The Dark Energy Spectroscopic Instrument (DESI) is a robotic instrument and spectrograph mounted on the Mayall Telescope in Kitt Peak, Arizona. The DESI collaboration aims primarily to understand the elusive Dark Energy. This is an energy of unknown source causing the Universe to accelerate in its expansion; this accelerating expansion is not predicted to occur for a universe that is filled with just ordinary matter and radiation (some more detail can be seen in this Astrobite). Since we still know so little about Dark Energy, a large galaxy survey can allow us to explore the history of the expansion of the Universe in more detail. The DESI instrument has 5,000 individual optical fibres controlled by robots that allow it to measure individual spectra of up to 5,000 galaxies in just a mere 20 minutes! Due to this design, and an observing program that optimises targets in the sky based on observing conditions, the survey will measure spectra of up to 35 million galaxies over 5 years. This will allow DESI to perform precise cosmological measurements, as a great volume of space and number of galaxies can be probed, and noise in the data products is reduced.
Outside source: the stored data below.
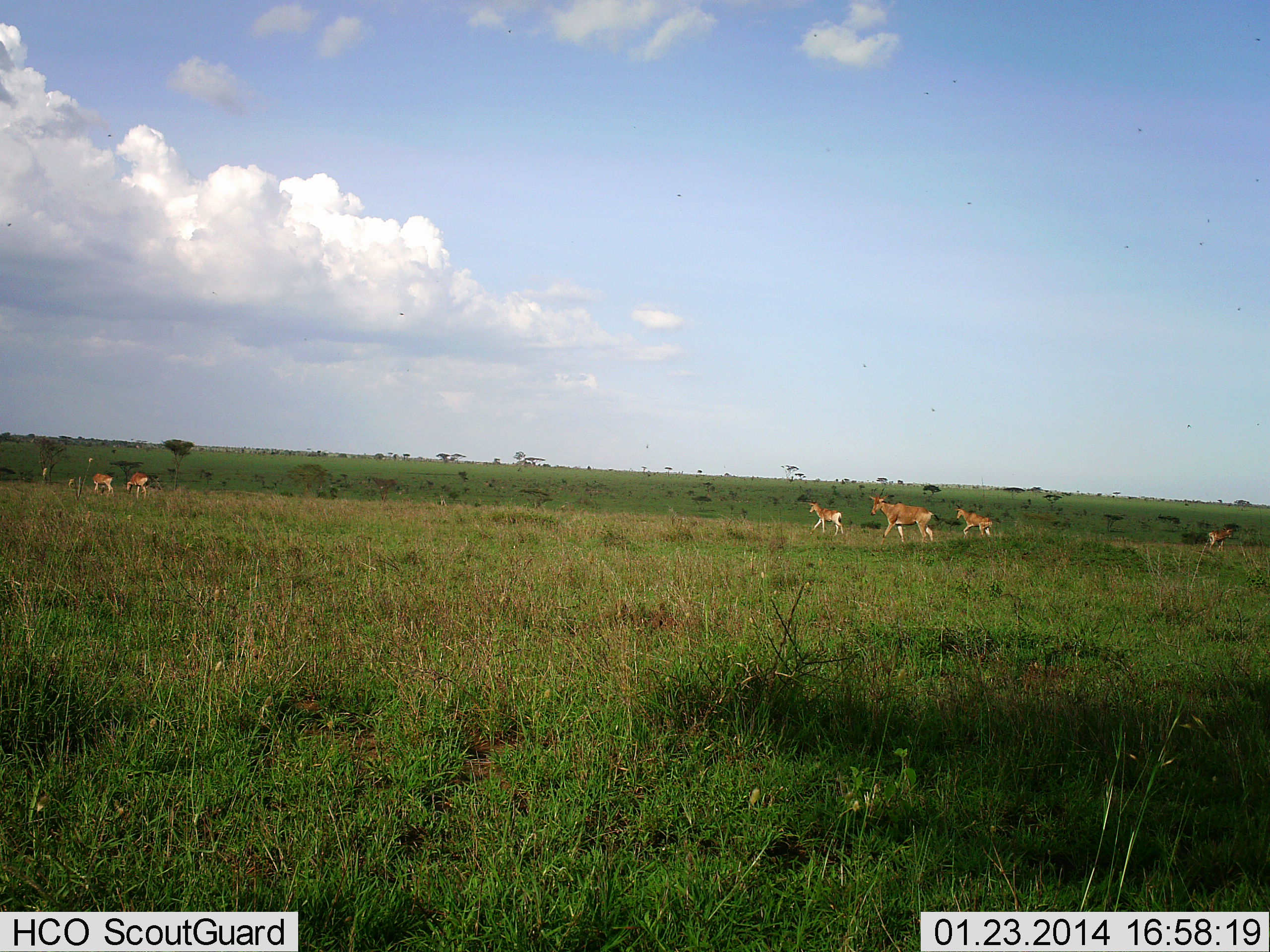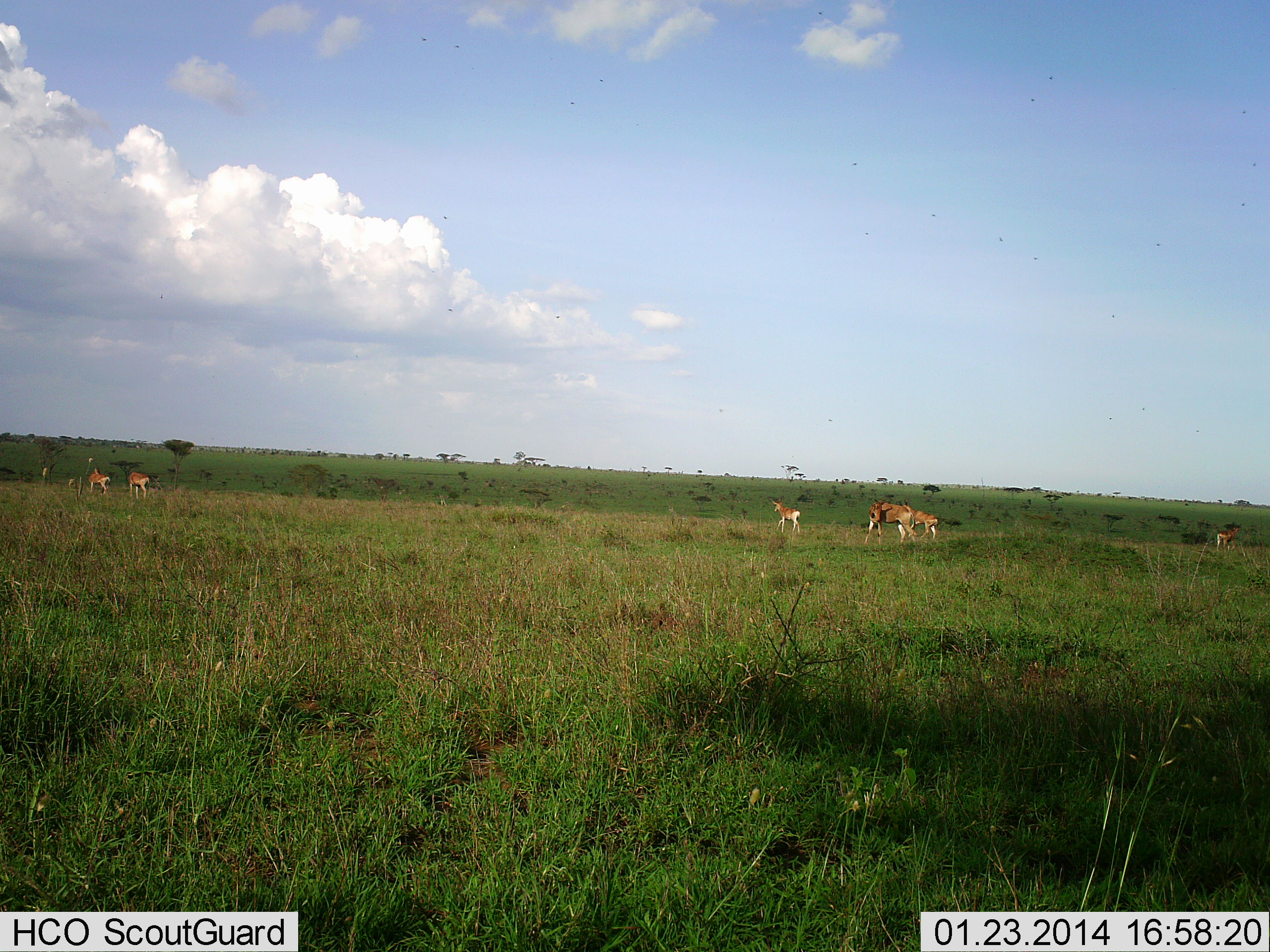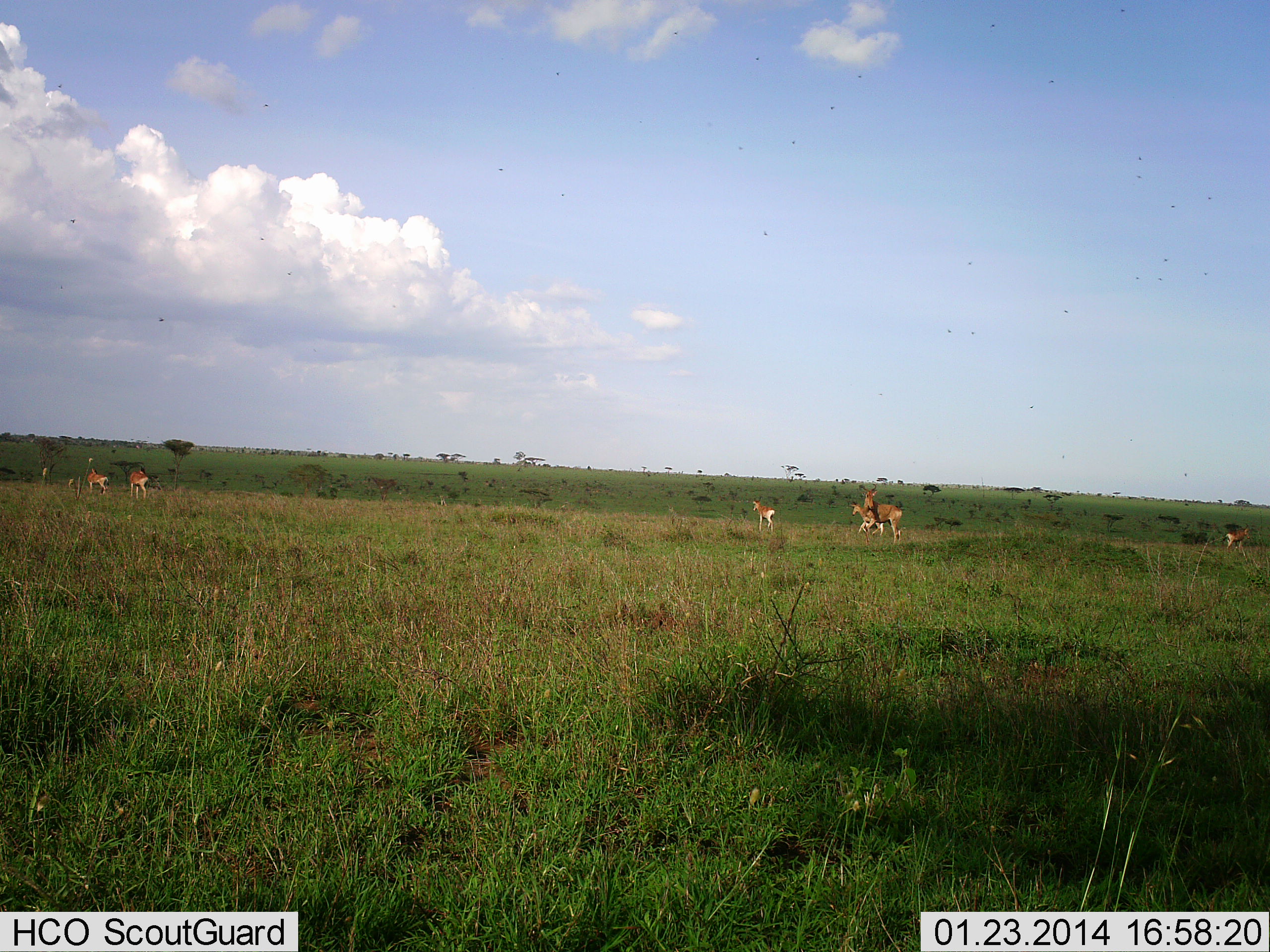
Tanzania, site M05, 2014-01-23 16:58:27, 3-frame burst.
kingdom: Animalia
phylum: Chordata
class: Mammalia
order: Artiodactyla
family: Bovidae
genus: Alcelaphus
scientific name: Alcelaphus buselaphus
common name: hartebeest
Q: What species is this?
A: Hartebeest (Alcelaphus buselaphus).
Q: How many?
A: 6.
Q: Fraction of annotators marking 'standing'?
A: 17%.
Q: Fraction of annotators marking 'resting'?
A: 0%.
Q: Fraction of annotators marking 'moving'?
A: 92%.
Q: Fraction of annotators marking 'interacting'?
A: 8%.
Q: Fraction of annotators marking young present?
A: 33%.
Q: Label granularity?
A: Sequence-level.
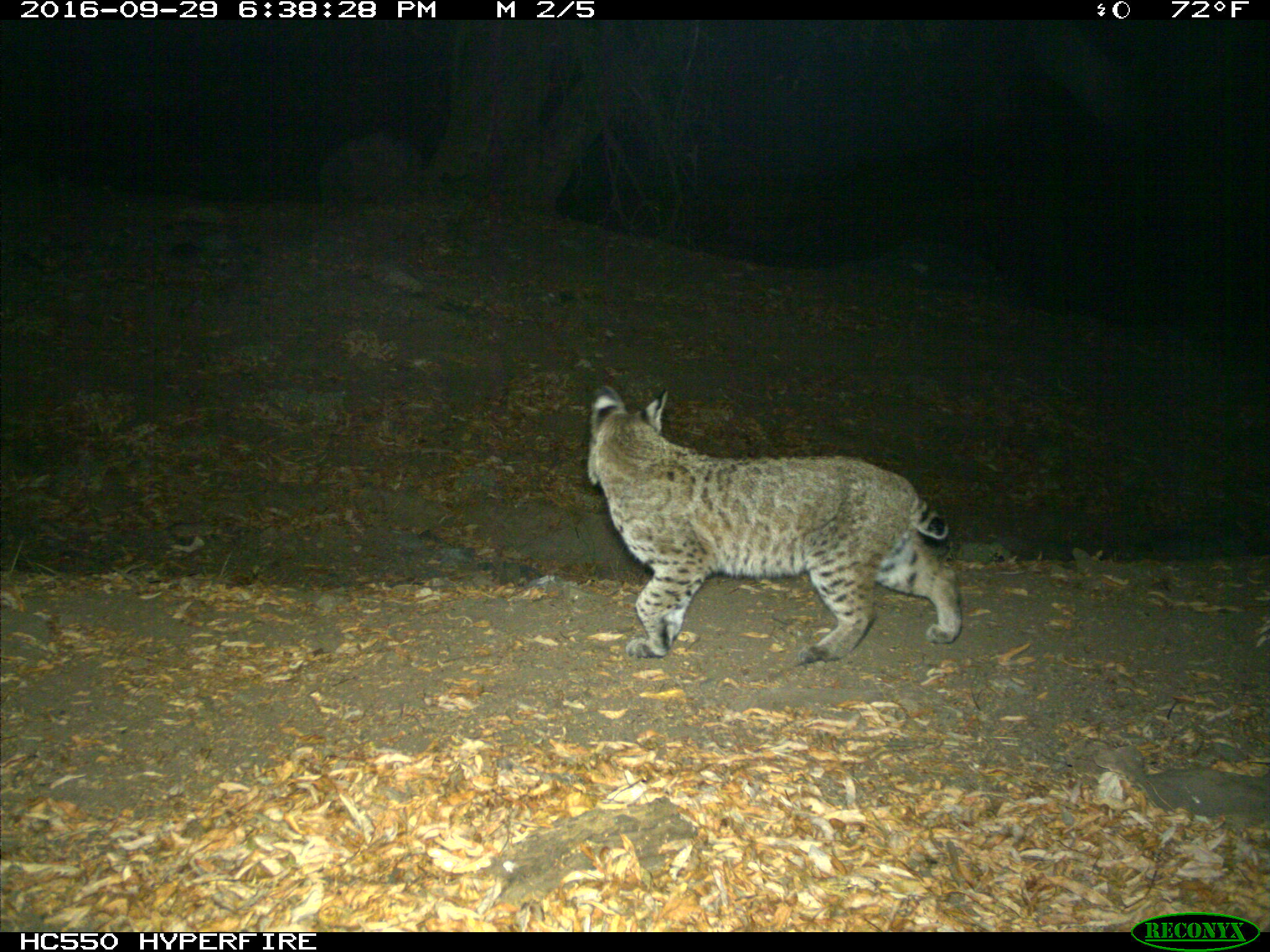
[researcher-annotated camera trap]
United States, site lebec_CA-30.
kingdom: Animalia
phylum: Chordata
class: Mammalia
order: Carnivora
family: Felidae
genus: Lynx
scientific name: Lynx rufus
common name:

This bite looks at the cosmology results from the collaboration’s analysis of the recently released Year 1 Data (YR1), in particular, via a signal that can be seen in the data known as Baryon Acoustic Oscillations.

DESI tracers

For the cosmological results in this work DESI uses information from various different ‘tracers’ – galaxies that trace the Large Scale Structure of the Universe. These consist of low redshift bright galaxies (BGS) that are measured when the moon lights the sky (and thus dimmer galaxies are less visible), and higher redshift galaxies measured during the dark time. The dimmer objects include luminous red galaxies (LRGs) which are elliptical galaxies that are extremely bright, emission line galaxies (ELGs) which are younger galaxies with emission line features in their spectra, and quasars (QSOs) which are very distant and bright galaxies that contain active galactic nuclei. The sample used also includes QSOs detected using Lyman-alpha forest measurements, or a method of tracing matter that utilises a series of absorption lines detected due to light from distant QSOs passing through neutral hydrogen in the space between us and the distant galaxies.